Recast the part of the listing that opens with the line containing "used 2020 BMW M340 car, priced at $40,991" and closes with the line containing "RS40 recycled table tennis balls" as a Markdown table with the columns Row and Line. Number each row, skip blank lines, and leave the pictures out of the answer.

■ Supplied material
::::
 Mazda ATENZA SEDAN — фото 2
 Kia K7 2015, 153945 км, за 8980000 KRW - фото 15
::::
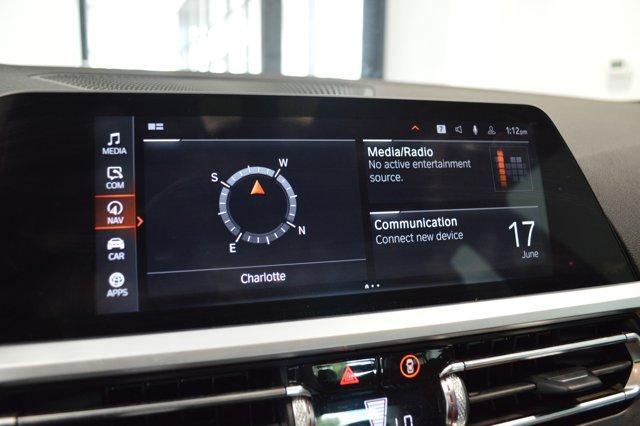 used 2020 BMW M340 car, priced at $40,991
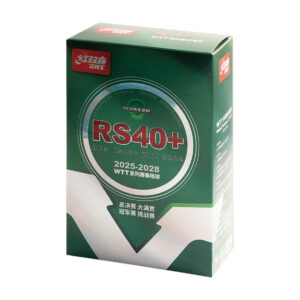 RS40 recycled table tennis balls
::::
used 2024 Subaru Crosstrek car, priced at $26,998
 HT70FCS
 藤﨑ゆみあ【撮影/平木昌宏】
::::
■ Expected answer
| Row | Line |
|---|---|
| 1 |  used 2020 BMW M340 car, priced at $40,991 |
| 2 |  RS40 recycled table tennis balls |